New coach Monty Williams has done a great job of creating a style of play that maximizes his team's advantages and minimizes their deficiencies. He's clearly been the Coach of the Year so far.
But despite their sterling record, the Hornets have quite a few flaws.
The most glaring is their lack of size up front. At 6'10", Okafor is undersized for the center position and doesn't have much lift in his legs to make up for it. In a game against Dallas, a cutting Ariza dished the ball to a wide-open Okafor under the basket. Instead of dunking it, he gently laid the ball into the basket.
West is similarly undersized. Smith, their first big off the bench, is an anemic rebounder (he has a 12.2% rebound rate; a typical center is in the 18-23 range) and not much of a shot-blocker.

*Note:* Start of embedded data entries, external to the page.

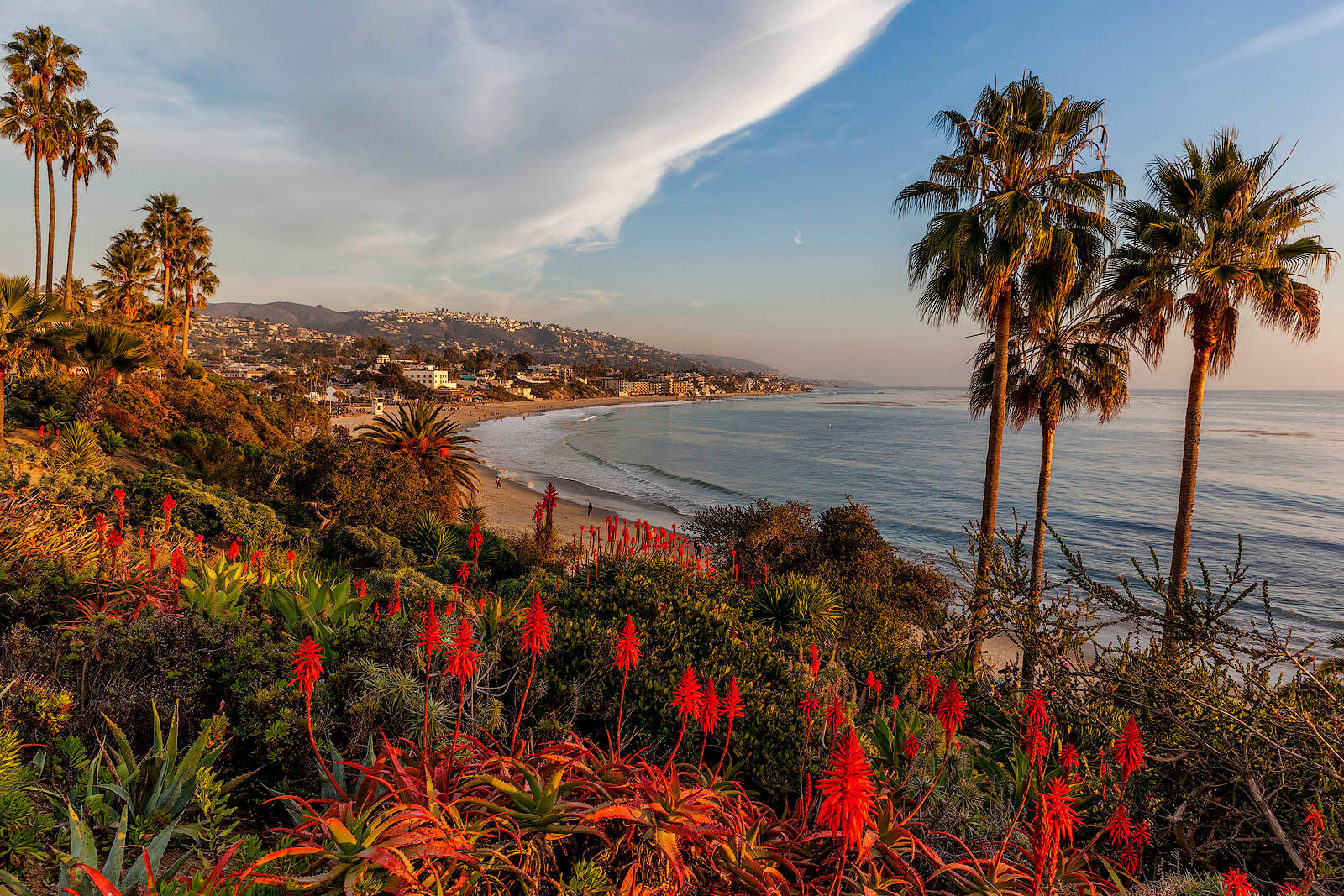 A fantastic setting at Heisler Park in Laguna Beach and I found the lovely aloe in bloom a fantastic foreground for this shot...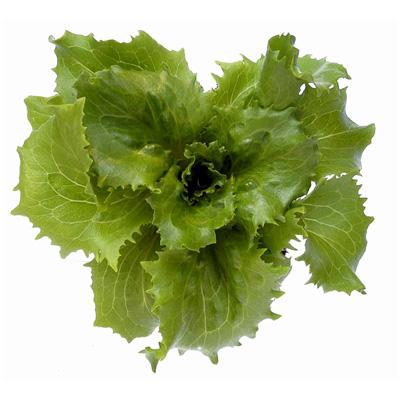 Jack Iceberg Lettuce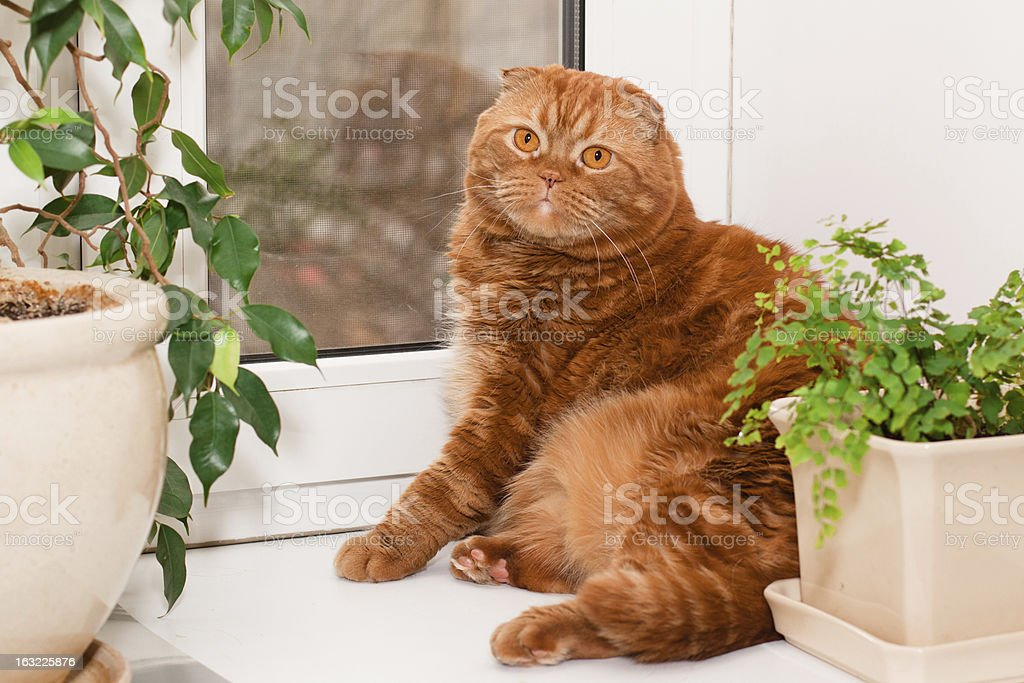 Scottish fold cat royalty-free stock photo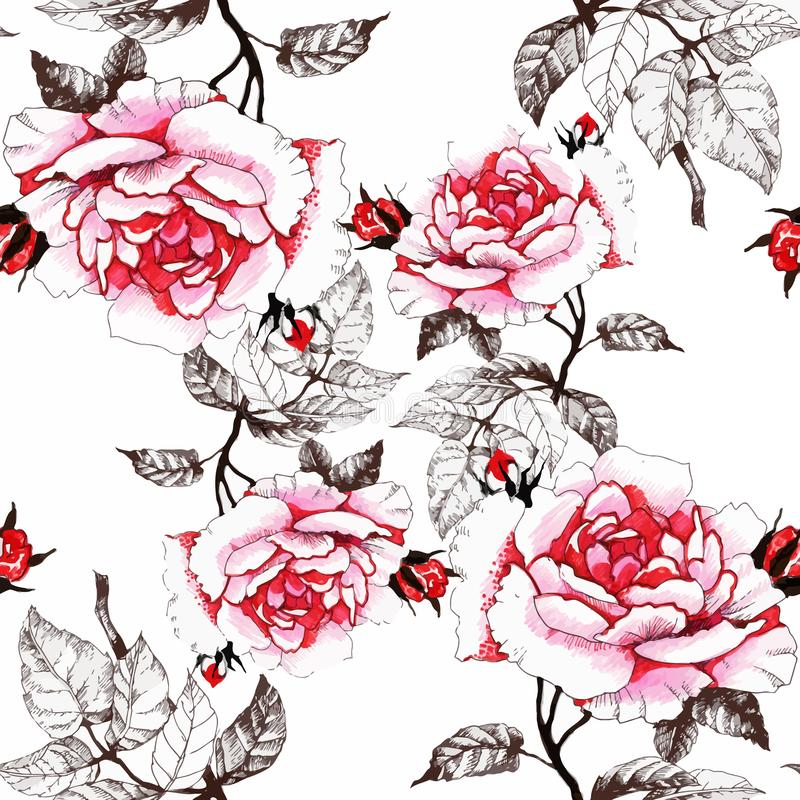 Modèle sans couture d'aquarelle avec les fleurs et les feuilles colorées sur le fond blanc, modèle floral d'aquarelle, fleurs ded illustration libre de droits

Ironically, the answer to their problems is the player they got rid of for Okafor, current Maverick Tyson Chandler. At 7'1" and 235 with springs for legs, his low-post defense and shot-blocking were crucial to New Orleans' run to Game 7 of the second round three years ago.

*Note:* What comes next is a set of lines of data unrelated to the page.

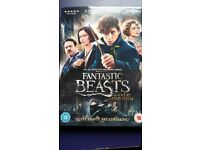 Fantastic Beasts and Where to Find Them - DVD
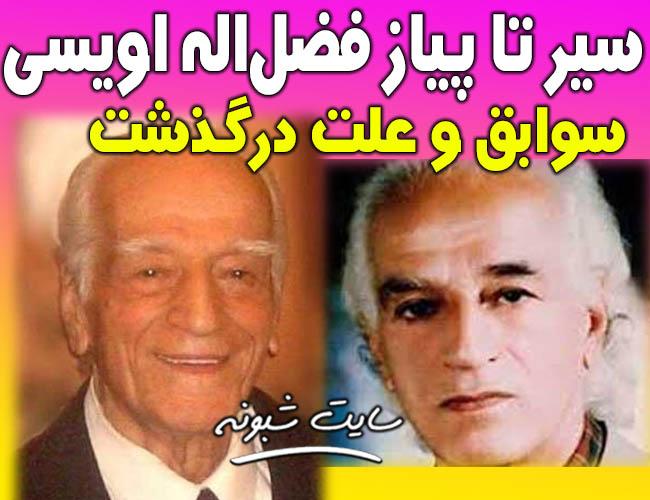 بیوگرافی و درگذشت فضل الله اویسی موسیقیدان پیشکسوت
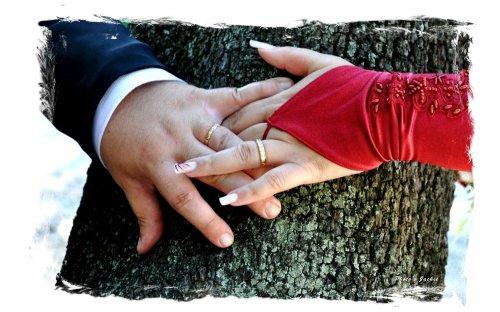 Photographe mariage - Monniot Jacqueline - photo 162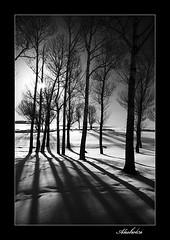 ( Ali Shokri / www.alishokri.com) Tags: winter light bw snow nature landscape shadows iran azerbaijan tabriz abigfave wwwalishokricom alishokri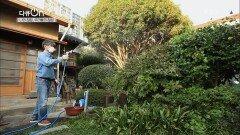 세월을 안고 있는 주택가 속 정원   KBS 211009 방송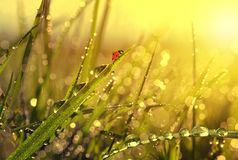 Fresh morning dew and ladybird Stock Image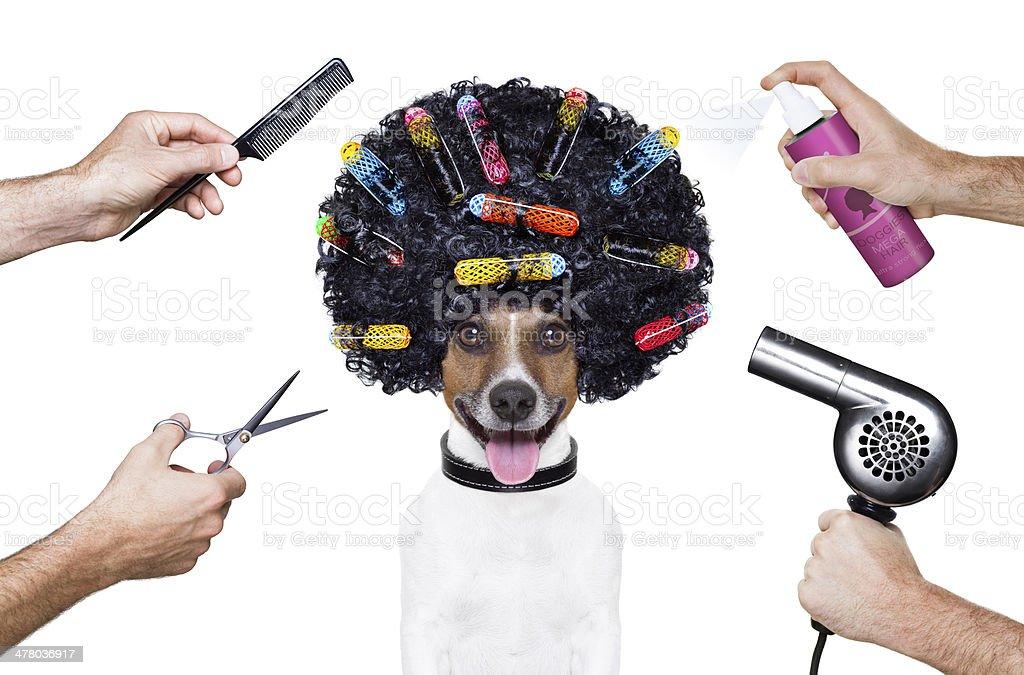 hairdresser  scissors comb dog spray stock photo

The first play of the Mavericks-Hornets game on Wednesday was a perfect illustration of New Orleans' lack of athleticism and size up front: Okafor could only watch helplessly as Chandler soared for a dunk on a perfectly thrown alley-oop pass from Jason Kidd.
In the Western Conference, the road to the NBA Finals goes through the two-time defending champion Lakers. There's simply no way the Hornets can handle Los Angeles' height. If they so desire, Gasol, Odom and Bynum can throw passes to each other with impunity, plucking the ball out of the air and shooting it over the heads of New Orleans' under-sized big men.
Not being able to beat the Lakers is no mark against a team, and after last year's disaster, a playoff appearance and a possible second-round birth (depending on the match-ups) has to be considered a successful season in New Orleans.
But while their surprising start has erased the specter of their franchise player's trade demand, there are still dark clouds looming over the Hornets' long-term prospects.
Listed generously at 6'0", Paul has used blinding speed and played with a fierce edge (which he has often walked over—see punching Julius Hodges in the groin during the '05 ACC Tourney) to make himself into one of the league's best players. But after tearing the meniscus in his left knee and missing about half of last season, Paul has been forced to play with a bulky knee brace.
It has clearly affected his game. In 2008/2009, 26% of his shots were in the paint. This season only 16% are.
He's not nearly as aggressive on offense as he was that season, averaging a full four points less. In two games against the Mavericks' trio of defense-less point guards—Kidd, Terry and Barea—he averaged only 21 points.
Compare that with the 39 he dropped on them in the team's first meeting last year and the 24.6 he averaged (which includes games of 32 and 35 points) against them in their first-round series three years ago.
The Mavs began crowding Paul, a once unheard of proposition, frustrating him enough that he threw a wild elbow at the pesky Barea to create some space on a drive to the basket.
Going forward, Paul's recovery from knee surgery, and his ability to score in the paint, will be an important storyline to track.
As for the Hornets, their undersized front-line and reliance on jump-shooting will derail them at some point in the Western Conference Playoffs. But as long as they avoid teams with multiple seven-footers, like LA, Dallas, Portland and San Antonio, their tough-nosed defense and Paul's brilliant game-management will make them a tough out.
Note: Article written before this morning's trade of Bayless and Peja to Toronto for Jarrett Jack and David Anderson. Jack is a better fit in New Orleans because he has the size to play with Paul, but Peja's expirer was their only chance to acquire a big man to compete in the West -- Anderson is not going to cut it.